Robert Crovella gave an excellent answer that highlights the importance of the AoS -> SoA layout transformation that often improves performance on the GPU, I'd just like to propose a middle ground that might be more convenient. The CUDA language provides a few vector types for just the purpose you describe (see this section of the CUDA programming guide ).

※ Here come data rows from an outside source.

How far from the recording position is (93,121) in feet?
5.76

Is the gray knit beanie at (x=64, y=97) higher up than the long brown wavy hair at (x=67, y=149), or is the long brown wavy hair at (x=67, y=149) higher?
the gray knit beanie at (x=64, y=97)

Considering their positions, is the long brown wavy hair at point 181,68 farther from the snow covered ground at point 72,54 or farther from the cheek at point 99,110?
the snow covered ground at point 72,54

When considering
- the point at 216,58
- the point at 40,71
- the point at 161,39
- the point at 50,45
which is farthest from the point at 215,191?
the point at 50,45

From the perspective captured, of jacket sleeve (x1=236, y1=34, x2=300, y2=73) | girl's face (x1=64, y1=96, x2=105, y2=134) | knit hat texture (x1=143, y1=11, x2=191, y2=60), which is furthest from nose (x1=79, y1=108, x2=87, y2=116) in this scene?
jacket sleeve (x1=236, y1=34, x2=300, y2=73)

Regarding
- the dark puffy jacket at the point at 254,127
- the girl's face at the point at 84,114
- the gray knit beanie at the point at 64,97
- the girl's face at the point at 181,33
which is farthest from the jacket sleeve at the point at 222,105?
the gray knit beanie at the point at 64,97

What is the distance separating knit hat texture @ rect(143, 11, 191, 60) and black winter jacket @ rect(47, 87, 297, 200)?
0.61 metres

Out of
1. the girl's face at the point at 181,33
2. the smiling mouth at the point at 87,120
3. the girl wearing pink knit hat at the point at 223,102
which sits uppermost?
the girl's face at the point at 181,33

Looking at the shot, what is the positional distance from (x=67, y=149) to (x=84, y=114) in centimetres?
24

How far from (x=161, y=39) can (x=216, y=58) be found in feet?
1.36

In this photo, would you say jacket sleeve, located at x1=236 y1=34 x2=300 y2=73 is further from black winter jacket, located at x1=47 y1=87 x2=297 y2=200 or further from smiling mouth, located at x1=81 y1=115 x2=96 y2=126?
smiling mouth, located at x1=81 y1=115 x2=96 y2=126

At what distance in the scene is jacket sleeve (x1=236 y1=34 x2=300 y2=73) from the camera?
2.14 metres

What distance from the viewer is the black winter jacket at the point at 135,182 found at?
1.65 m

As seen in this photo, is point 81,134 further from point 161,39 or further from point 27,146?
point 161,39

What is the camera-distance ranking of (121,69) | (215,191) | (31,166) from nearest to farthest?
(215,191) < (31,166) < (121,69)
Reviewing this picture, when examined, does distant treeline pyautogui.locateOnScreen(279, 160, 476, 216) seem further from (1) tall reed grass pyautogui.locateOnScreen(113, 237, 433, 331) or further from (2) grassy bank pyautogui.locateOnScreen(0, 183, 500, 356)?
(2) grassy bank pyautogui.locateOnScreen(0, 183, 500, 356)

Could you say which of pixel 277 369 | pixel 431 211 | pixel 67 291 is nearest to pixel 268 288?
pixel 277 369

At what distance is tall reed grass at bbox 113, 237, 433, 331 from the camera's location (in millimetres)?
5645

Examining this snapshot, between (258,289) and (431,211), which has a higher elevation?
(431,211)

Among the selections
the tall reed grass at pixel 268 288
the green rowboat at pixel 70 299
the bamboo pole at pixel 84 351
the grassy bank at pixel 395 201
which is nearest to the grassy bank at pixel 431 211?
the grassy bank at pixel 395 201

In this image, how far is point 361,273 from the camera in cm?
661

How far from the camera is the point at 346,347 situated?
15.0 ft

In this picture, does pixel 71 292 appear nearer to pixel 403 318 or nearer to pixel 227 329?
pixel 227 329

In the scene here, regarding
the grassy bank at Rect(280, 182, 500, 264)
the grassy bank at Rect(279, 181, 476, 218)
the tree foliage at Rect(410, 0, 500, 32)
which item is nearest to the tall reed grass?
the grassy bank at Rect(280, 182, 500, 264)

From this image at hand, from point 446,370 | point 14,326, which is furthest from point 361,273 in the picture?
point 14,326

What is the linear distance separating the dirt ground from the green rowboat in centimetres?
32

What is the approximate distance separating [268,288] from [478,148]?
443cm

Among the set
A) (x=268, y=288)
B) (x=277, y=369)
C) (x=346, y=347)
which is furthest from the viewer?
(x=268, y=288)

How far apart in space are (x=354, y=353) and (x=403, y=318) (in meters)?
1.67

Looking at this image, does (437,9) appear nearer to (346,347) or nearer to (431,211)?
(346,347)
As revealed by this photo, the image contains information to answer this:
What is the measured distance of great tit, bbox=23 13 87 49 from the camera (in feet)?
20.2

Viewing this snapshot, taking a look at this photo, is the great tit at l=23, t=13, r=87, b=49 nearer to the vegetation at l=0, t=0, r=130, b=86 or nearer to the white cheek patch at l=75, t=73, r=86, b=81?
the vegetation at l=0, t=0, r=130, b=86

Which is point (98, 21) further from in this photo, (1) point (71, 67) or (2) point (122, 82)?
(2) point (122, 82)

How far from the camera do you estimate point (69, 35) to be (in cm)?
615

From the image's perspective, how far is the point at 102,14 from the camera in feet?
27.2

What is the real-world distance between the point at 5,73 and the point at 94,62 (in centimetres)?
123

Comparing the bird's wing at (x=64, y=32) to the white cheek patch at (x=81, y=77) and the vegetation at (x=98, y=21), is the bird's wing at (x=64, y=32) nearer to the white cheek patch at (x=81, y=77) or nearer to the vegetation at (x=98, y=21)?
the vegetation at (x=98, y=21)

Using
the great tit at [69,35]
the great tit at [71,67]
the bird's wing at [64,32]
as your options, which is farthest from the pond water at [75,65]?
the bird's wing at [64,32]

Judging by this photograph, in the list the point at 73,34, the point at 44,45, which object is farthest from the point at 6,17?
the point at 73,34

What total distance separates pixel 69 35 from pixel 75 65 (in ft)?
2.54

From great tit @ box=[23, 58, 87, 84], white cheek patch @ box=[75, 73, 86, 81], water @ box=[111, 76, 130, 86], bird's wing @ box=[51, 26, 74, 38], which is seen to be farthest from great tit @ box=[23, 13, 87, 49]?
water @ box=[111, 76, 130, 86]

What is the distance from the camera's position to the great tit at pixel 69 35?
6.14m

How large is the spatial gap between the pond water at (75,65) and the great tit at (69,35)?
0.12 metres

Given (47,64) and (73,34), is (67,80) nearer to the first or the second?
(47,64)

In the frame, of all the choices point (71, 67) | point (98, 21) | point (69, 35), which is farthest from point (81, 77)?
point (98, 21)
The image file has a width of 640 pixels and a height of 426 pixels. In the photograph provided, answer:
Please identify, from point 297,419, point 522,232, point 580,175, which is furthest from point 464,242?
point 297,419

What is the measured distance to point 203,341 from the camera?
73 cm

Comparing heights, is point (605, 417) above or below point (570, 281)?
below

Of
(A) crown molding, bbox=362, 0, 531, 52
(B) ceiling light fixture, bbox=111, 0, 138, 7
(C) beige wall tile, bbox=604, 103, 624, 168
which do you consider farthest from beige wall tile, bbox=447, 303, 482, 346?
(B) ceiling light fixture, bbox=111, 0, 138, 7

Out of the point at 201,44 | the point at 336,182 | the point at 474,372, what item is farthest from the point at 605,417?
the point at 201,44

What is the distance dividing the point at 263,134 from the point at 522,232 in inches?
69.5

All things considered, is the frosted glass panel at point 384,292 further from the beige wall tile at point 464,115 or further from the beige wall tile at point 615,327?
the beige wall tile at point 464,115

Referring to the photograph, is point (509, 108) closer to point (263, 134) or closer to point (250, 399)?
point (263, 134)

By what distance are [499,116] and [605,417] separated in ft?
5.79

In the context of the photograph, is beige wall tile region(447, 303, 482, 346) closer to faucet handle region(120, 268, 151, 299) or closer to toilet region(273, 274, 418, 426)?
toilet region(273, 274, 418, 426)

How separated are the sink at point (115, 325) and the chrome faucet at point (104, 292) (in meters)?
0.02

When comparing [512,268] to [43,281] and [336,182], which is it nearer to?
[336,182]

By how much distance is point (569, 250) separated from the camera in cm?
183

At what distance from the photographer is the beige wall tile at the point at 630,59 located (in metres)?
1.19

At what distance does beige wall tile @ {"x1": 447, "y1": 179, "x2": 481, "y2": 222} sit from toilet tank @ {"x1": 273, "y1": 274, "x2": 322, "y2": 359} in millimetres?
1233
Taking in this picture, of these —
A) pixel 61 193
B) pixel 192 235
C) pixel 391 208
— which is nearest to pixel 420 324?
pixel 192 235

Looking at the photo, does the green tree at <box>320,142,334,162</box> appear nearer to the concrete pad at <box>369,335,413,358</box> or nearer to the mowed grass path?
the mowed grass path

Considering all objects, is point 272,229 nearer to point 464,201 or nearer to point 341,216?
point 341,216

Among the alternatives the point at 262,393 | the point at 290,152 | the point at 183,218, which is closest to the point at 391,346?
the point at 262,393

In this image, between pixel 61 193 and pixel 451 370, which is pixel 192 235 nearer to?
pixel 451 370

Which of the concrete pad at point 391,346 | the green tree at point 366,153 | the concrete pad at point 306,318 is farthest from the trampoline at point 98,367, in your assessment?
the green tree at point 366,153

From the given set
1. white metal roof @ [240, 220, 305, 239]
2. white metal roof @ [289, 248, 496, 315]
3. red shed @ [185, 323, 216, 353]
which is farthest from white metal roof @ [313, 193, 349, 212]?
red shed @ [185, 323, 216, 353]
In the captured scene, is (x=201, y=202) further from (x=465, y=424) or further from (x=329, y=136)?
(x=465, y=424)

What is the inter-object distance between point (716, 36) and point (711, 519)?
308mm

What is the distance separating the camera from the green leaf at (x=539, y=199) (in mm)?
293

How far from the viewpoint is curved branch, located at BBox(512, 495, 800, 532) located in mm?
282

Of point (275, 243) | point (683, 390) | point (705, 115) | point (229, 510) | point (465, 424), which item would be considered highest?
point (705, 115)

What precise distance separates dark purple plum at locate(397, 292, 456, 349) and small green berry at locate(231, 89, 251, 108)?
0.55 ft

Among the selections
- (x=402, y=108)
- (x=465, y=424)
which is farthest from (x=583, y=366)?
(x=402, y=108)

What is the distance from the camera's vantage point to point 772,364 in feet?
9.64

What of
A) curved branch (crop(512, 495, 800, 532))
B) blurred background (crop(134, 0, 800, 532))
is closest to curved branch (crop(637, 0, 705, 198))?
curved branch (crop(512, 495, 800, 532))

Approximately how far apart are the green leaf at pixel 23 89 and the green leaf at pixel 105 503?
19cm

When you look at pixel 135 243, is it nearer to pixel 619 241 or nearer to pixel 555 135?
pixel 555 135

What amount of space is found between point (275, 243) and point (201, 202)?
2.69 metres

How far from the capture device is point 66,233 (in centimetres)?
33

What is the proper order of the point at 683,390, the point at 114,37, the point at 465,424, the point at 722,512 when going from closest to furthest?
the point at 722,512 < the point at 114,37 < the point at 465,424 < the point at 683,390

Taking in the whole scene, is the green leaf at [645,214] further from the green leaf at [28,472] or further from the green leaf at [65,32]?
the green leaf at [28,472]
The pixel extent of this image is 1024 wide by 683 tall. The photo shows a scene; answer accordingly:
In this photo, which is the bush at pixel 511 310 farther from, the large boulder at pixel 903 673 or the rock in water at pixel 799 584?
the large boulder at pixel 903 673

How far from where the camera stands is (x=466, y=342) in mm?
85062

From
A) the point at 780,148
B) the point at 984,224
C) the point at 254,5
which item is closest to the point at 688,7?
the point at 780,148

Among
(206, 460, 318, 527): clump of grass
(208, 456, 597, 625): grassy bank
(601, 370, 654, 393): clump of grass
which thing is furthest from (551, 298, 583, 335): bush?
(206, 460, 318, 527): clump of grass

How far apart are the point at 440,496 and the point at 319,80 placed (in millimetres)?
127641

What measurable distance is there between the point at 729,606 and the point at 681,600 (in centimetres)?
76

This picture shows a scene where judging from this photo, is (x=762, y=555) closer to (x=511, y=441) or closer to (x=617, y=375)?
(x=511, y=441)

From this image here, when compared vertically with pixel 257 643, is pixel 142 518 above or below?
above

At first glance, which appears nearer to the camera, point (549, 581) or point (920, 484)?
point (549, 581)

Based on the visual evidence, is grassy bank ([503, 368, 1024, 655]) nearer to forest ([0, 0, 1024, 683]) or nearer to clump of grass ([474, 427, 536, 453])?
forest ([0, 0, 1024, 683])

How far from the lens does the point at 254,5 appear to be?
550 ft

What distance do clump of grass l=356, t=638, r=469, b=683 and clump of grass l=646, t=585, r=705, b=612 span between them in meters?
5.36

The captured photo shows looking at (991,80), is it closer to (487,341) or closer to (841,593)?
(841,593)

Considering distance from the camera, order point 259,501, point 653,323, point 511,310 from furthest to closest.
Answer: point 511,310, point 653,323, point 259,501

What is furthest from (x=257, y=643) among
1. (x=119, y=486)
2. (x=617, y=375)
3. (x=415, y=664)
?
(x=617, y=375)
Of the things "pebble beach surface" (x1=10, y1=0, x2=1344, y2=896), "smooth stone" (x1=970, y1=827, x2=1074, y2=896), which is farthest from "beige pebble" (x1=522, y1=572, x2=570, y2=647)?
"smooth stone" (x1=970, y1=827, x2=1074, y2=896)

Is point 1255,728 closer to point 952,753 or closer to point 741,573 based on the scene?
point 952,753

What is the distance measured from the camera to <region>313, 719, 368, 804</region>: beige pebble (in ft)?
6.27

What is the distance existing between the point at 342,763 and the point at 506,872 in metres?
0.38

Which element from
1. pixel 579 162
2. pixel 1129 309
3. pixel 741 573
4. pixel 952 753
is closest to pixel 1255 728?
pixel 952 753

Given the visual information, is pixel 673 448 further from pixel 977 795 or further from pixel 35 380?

For example, CUDA defines int3, a datatype that stores 3 integers.

 struct int3
 {
    int x; int y; int z;
 };

Similar types exist for floats, chars, doubles etc. What's nice about these datatypes is that they can be loaded with a single instruction, which may give you a small performance boost. See this NVIDIA blog post for a discussion of this. It's also a more "natural" datatype for this case, and it might make other parts of your code easier to work with. You could define, for example:

struct planets {
    float3 position[N];
    float3 velocity[N];
    int mass[N];
};

A reduction kernel that uses this datatype might look something like this (adapted from Robert's).

__inline__ __device__ void SumInt3(int3 const & input1, int3 const & input2, int3 & result)
{
    result.x = input1.x + input2.x;
    result.y = input1.y + input2.y;
    result.z = input1.z + input2.z;
}

__inline__ __device__ void WarpReduceInt3(int3 const & input, int3 & output, unsigned int const tID)
{
    output.x = WarpReduce(input.x, tID);
    output.y = WarpReduce(input.y, tID);
    output.z = WarpReduce(input.z, tID);    
}

__global__ void reduceSum(int3 * inputData, int3 * output, int size){
    extern __shared__ int3 sdata[];

    int3 temp;

    unsigned int tID = threadIdx.x;
    unsigned int i = tID + blockIdx.x * (blockDim.x * 2);

    // Load and sum two integer triplets, store the answer in temp.
    SumInt3(input[i], input[i + blockDim.x], temp);

    // Write the temporary answer to shared memory.
    sData[tID] = temp;

    __syncthreads();

    for (unsigned int stride = blockDim.x / 2; stride > 32; stride >>= 1)
    {
        if (tID < stride)
        {
            SumInt3(sdata[tID], sdata[tID + stride], temp);
            sData[tID] = temp;
        }
        __syncthreads();
    }

    // Sum the intermediate results accross a warp.
    // No need to write the answer to shared memory,
    // as only the contribution from tID == 0 will matter.
    if (tID < 32)
    {
        WarpReduceInt3(sdata[tID], tID, temp);
    }

    if (tID == 0)
    {
        output[blockIdx.x] = temp;
    }
}